Task details: Please restate each line of the data that follows word for word, skipping any image.

---------- Data segment ----------

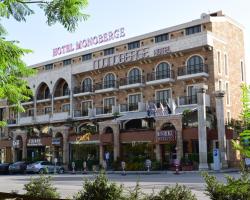 Monoberge Hotel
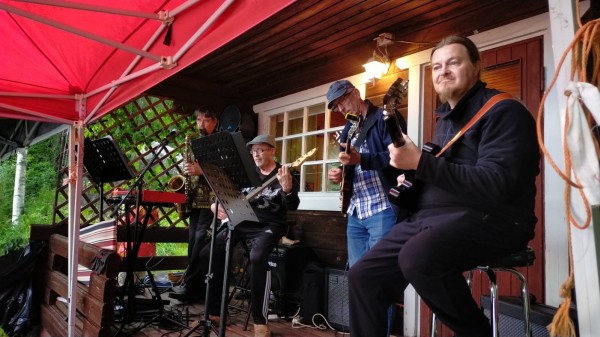 Accompagné par le "Moving méhari band"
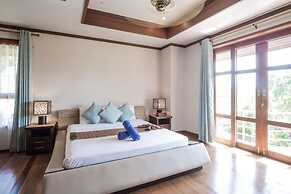 7 Bedroom Twin Villas TG48+TG25 on Beach Front Resort SDV282/288-By Sa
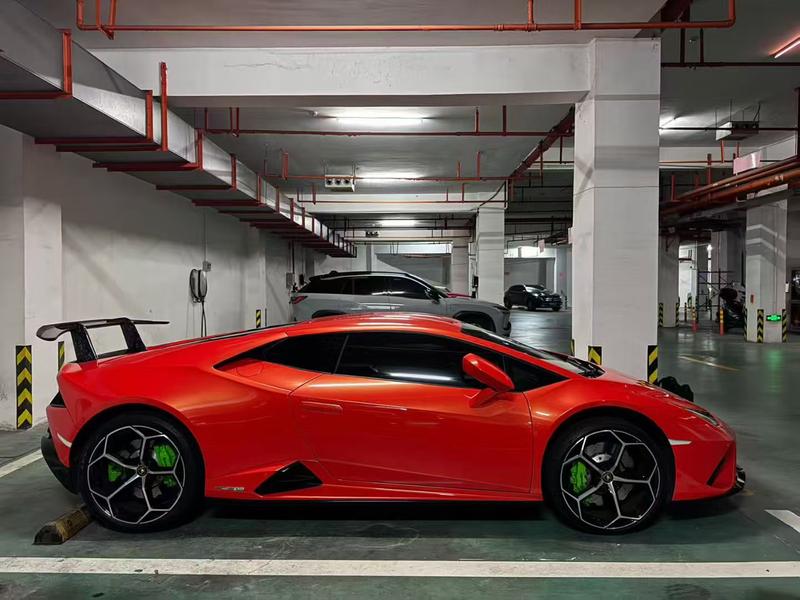 Lamborghini Huracán, 2022 — фото 5 из 9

----------

Finished exercise:
 Monoberge Hotel
 Accompagné par le "Moving méhari band"
 7 Bedroom Twin Villas TG48+TG25 on Beach Front Resort SDV282/288-By Sa
 Lamborghini Huracán, 2022 — фото 5 из 9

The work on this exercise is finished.